Justement, pour Bernard Cerquiglini, linguiste, “ces mots que nous appelons immigrés forment une sorte d’alluvions, un dépôt fertile accumulé par notre langue au fil des échanges commerciaux, techniques et culturels dont il a bénéficié”, écrit-il. La langue française s’est construite au fil du temps avec ses interactions vis à vis de pas mal de langues de ce monde. Nous insisterons sur le fait que la colonisation et la décolonisation des années 60 ont à leur tour amené nombre de mots, contribuant également à l’évolution de la langue de Molière. “Les emprunts font partie de la vie normale des langues” appuie Médéric Gasquet-Cyrus, la langue française est faite de ce métissage. Disons leurs qu’au 16è siècle, des puristes criaient aussi au scandale, car selon eux, l’italien menaçait la langue française…
Quelque part, l’attitude du monde de l’extrême droite, dont celui des personnes ayant des opinions extrêmement nationalistes, xénophobes, racistes, fondamentalistes religieuses ou autres réactionnaires, est compréhensible. Leur malaise est enfoui dans l’impact qu’a eu le plan Marshall sur la culture européenne, en particulier en France. Officiellement appelé “Programme de rétablissement européen”, le Plan Marshall est un programme américain de prêts accordés aux différents États d’Europe pour les aider à se reconstruire après la Seconde Guerre mondiale. Seulement, certains analystes considèrent que ce plan a été une mise sous tutelle économique et culturelle des pays “libérés” par l’armée américaine. D’autant plus qu’il a imposé l’obligation de projeter chaque année dans le domaine de l’audiovisuel, au moins 30% de films produits à Hollywood, Etats-Unis. Des sociologues diront qu’il est un gigantesque potlatch impliquant la soumission, d’abord économique, puis comme contrepartie culturelle, esthétique et philosophique de l’Europe aux États-Unis.
C’est donc ce sentiment de peur d’être à nouveau sous domination qui les pousse à se renfermer sur eux-mêmes. Cette autre xénophobie s’illustre dans leur passion sociale, au sens où elle est liée à leurs émotions (peur, angoisse, colère voire haine), alors suscitées par une mésinterprétation de la réalité. Ces émotions peuvent être la cause de la xénophobie, mais aussi en être la conséquence.
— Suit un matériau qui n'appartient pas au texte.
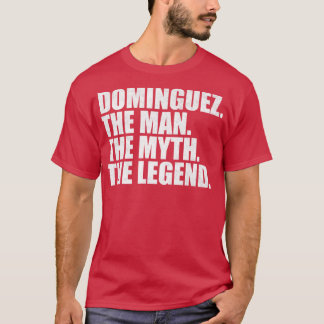 DominguezDominguez Family name Dominguez last Name T-Shirt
Il est aussi urgent de leur rappeler que d’ici peu le peuple noir sera numériquement dominateur. Il faudra dès lors rendre à César, ce qui est à César. Aux Africains, leur sera enfin destinée la gloire avec de la hauteur à sa juste mesure. Vivez rassurés, il n’y aura la moindre vengeance ! Dites donc à Marine Le Pen de ne plus avoir peur, demain est déjà là. La cérémonie d’ouverture des jeux de Paris sonnera bien le glas, avec ou sans Aya Nakamura.